Javier Casas

A random walk through computer science

Deconstructing Common Sayings I: "A Good Craftsman Never Blames His Tools"

There is an old saying: "A Good Craftsman Never Blames His Tools". As any old saying, it is often twisted and reinterpreted to mean whatever suits whoever uses it. But let's not jump to conclusions yet. Instead, let's explore different approaches:

Inversion: "A Bad Craftsman Blames His Tools"

Which can be tweaked to: "If you blame your tools, then you are a bad craftsman". This is often used by managers to push bad tools to engineers by shaming the complaining engineers.

Skill assumption: "A Good Craftsman Is So Good He Can Produce Good Work With Bad Tools"

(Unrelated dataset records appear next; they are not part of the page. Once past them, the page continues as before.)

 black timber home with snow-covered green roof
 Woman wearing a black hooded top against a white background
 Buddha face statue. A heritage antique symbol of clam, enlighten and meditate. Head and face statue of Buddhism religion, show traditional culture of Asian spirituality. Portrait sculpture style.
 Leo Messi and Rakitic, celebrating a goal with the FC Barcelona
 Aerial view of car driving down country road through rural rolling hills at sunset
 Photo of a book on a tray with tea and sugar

This assumes a talented craftsman will be good with any toolset you give him. Possibly even without any toolset (he has hands, you know)! Which is often used to push bad tools to engineers, because if they have any pride they will take the challenge and produce great work!

Tool assumption: "A Good Craftsman Is Good Because He Has The Best Tools, Therefore He Has No Reason To Blame"

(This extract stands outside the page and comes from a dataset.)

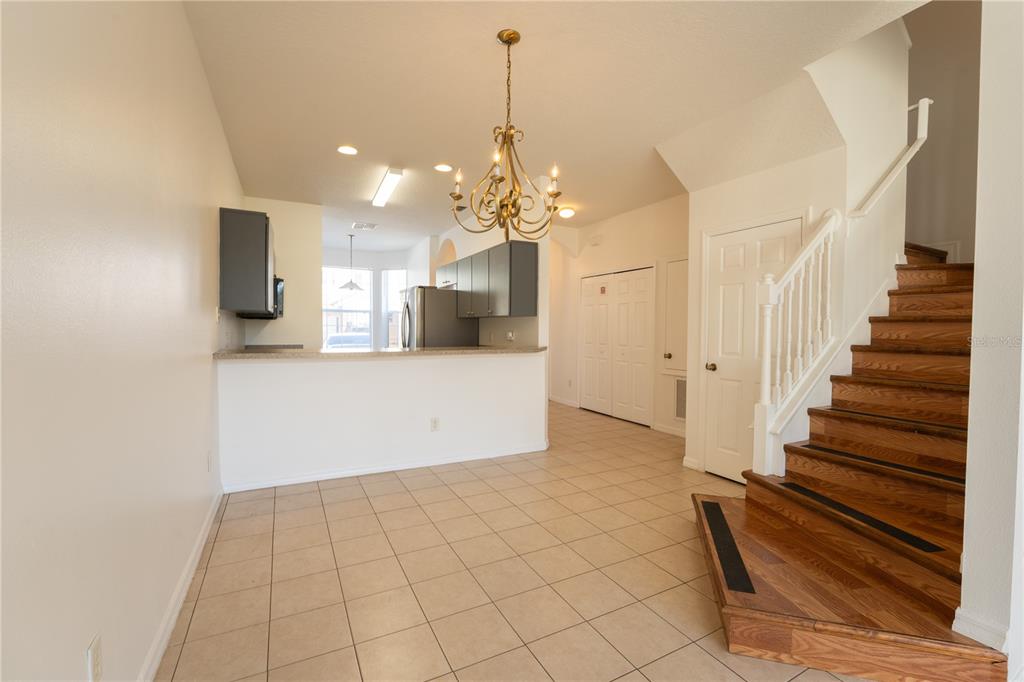 A dining area with tile floors, a chandelier, and a staircase leading to the upper level — 4712 HEMINGWAY HOUSE STREET, KISSIMMEE, FL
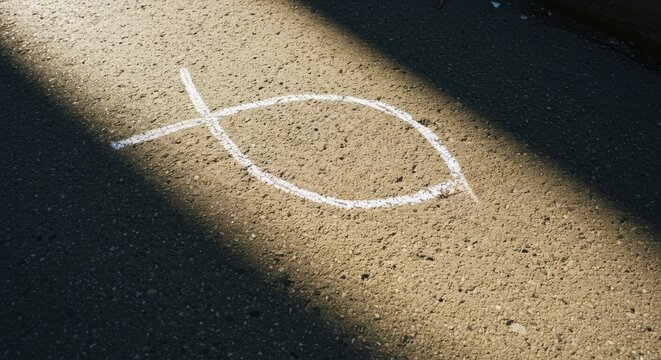 Ichthys fish symbol drawn with white chalk on grunge wall surface, Christian sign representing Christianity as a religious concept, perfect for modern Christian publication design or artwork.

Which can be twisted to "skill is irrelevant, because there are tools to compensate for it". Which is often used by salesmen to push bad broken tools to clueless managers that try to fix a problem by throwing ludicrous amounts of underqualified amateurs to it. I guess these managers believe in the hivemind.

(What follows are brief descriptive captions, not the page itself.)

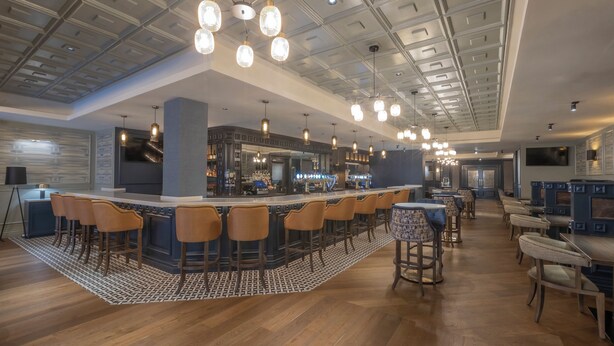 A modern bar area with a long counter, multiple stools, and hanging pendant lights. - Bracken Court Hotel (Balbriggan)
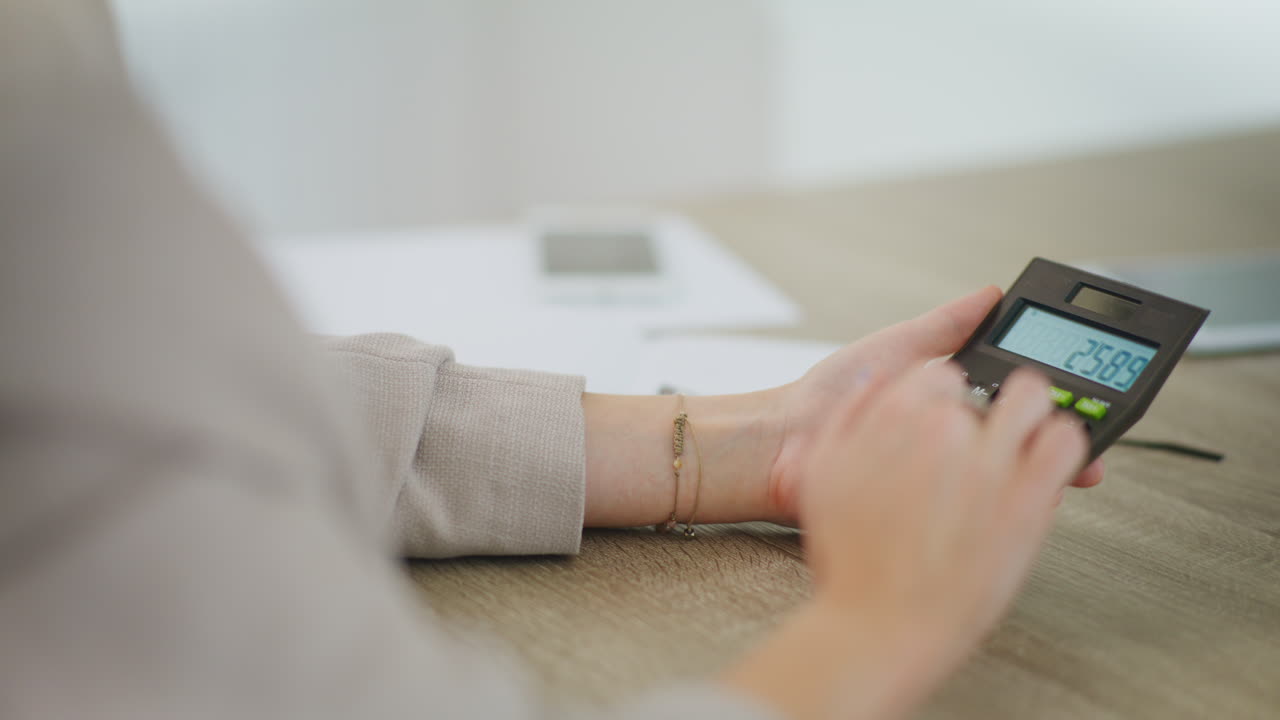 여성은 계산기를 사용하고 계산합니다.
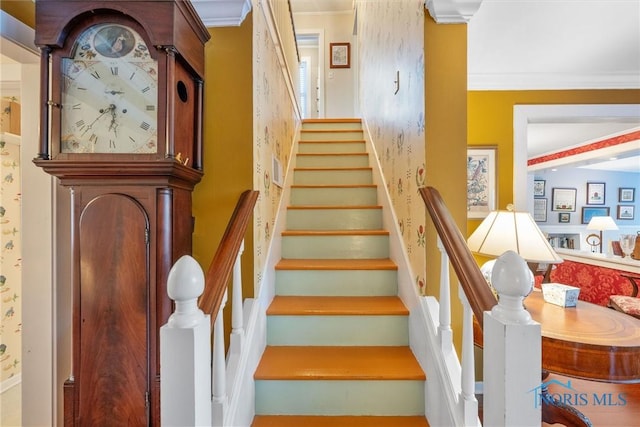 staircase featuring crown molding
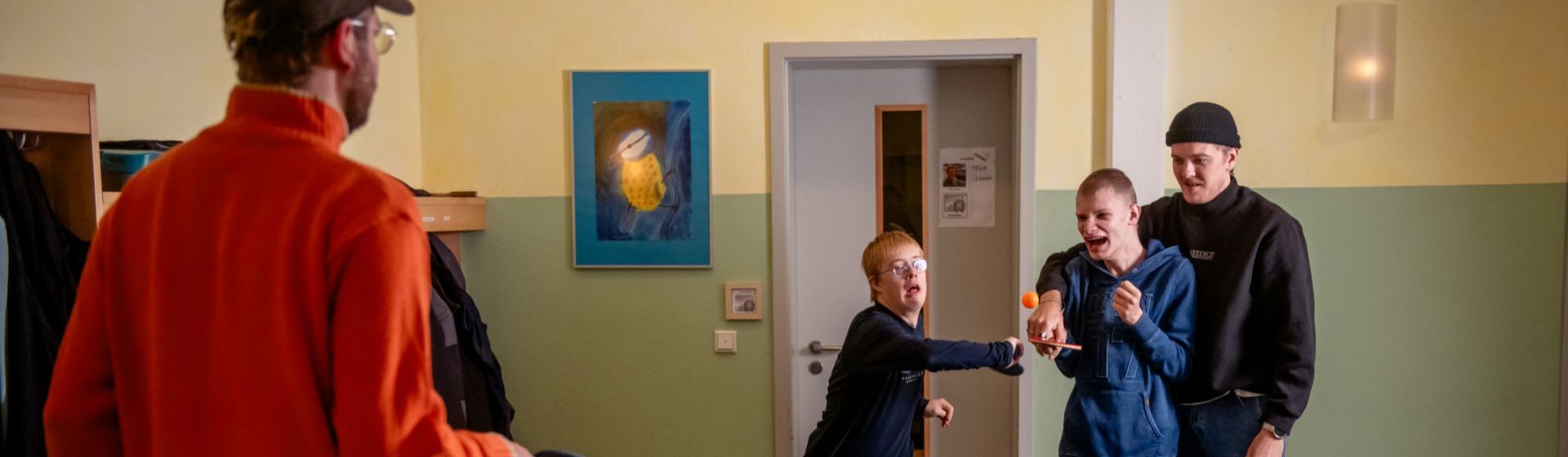 Zwei Betreuer und zwei Kinder beim Tischtennis spielen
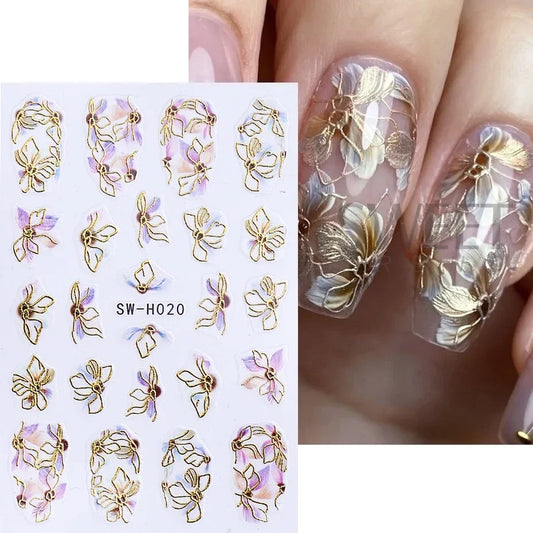 Metallic gold line flower nail stickers with 3D bronzing borders, sakura petals, and leaves for elegant manicure decor by Blushimmer.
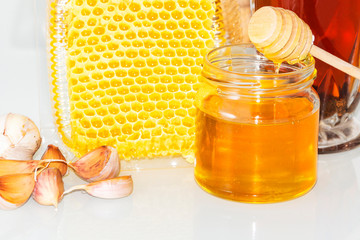 Honey and pieces of garlic on the background of honeycomb. Honey in a glass jar and honeycomb.
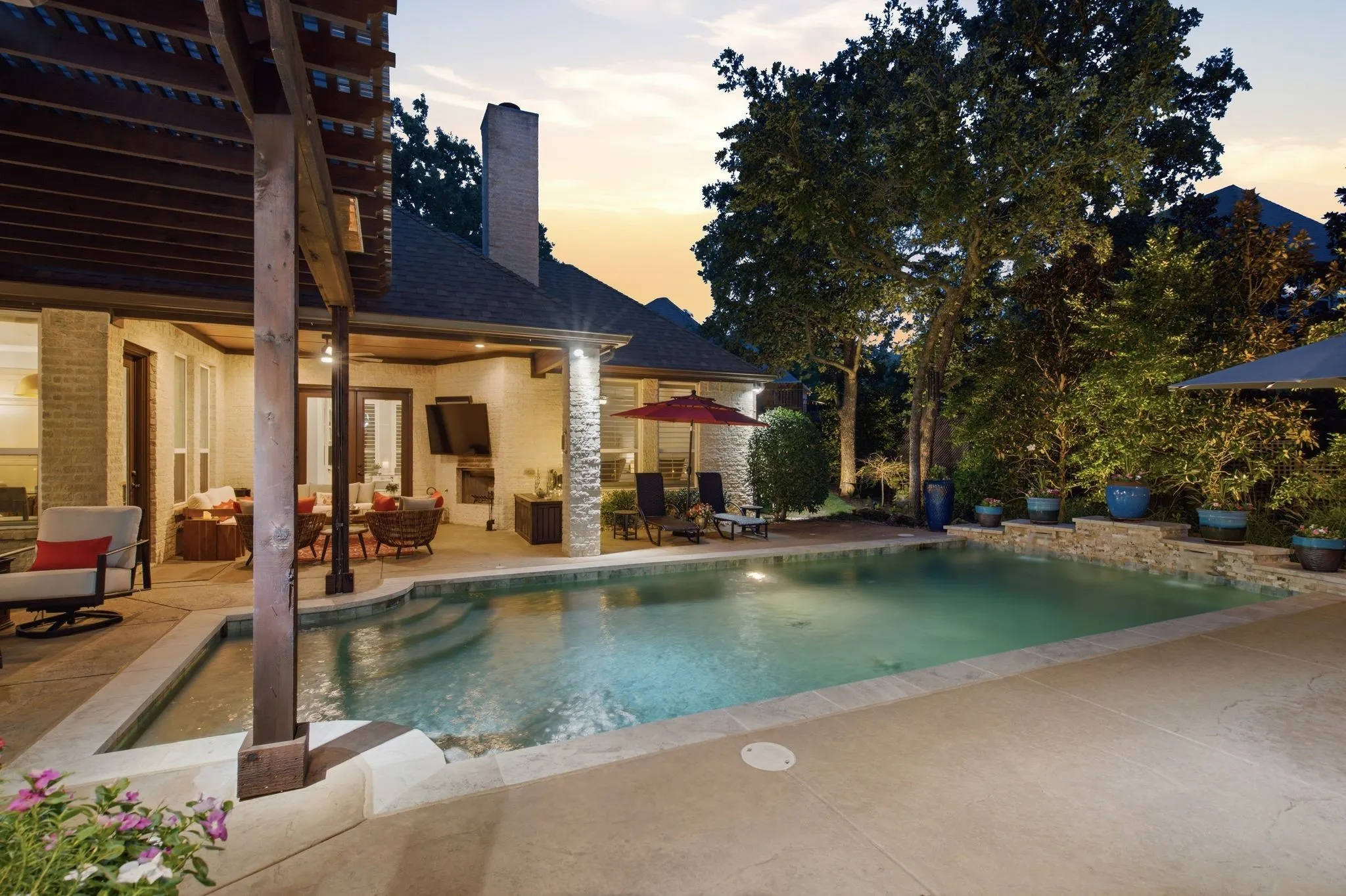 Resort-style living continues with a sparkling pool framed by mature trees, lush landscaping and generous poolside lounging space. An expansive covered patio creates an outdoor living room complete with fireplace and TV, offering a comfortable setting for year-round entertaining, quiet evenings by the fire or relaxed summer days beside the pool.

Skills with Tools: "A Good Craftsman Is Good Because He Searches For The Best Tools"

My favourite. A good craftsman doesn't blame his tools. He replaces faulty tools with working ones. He constructs better tools. Used by engineers to defend themselves against bad tools pushed by outsiders.

As you can see, what you read above is strongly biased from the point of view of a developer. Uuuh, salesmen are evil, and so are managers! Bad, bad people!

And they ignore you, and claim you are biased because you are a developer, and they are managers therefore they have a better point of view and you are wrong.

What they don't tell you is that they have chosen these tools for you because of economical reasons (the cheapest on the market), political reasons (so they have more control over you) or HR reasons (so they can hire from a bigger pool of candidates). They never choose the tools based on technical reasons, because that would be thinking like a developer.

What they also tell you is that they have never used and will never use the tools they force upon you, and that you will be the one doing the work with the tools they have chosen. The tools that will be grossly inadequate for the job (often for any kind of job). But the managers and the salesmen will be happy. After all, the managers provided the best tools to the developers, therefore are doing their work. The salesmen filled their quota, therefore are doing their work. On the other hand, those pesky developers... Why can't they just use the tools and do their job?

So if you are a manager, and you choose tools for your developers for any reason other than technical, this is what will happen in your workplace:

  • First, some of the engineers will complain.
  • Then you will reprimand these developers, because, after all people all over the world are using these tools to construct solutions, therefore the tools are right and you are wrong.
  • Then these developers will burn out.
  • Then, the good ones will say "Screw this, I have other options". And then they will leave.
  • On the other hand, the bad ones ones will say "Screw this, but I have no other options". And then they will stay.

So, if you want to lower the average quality of your enterprise, there is no better way to do that than forcing bad tools upon your developers. Soon you will figure out who are the good ones: the ones that leave your enterprise.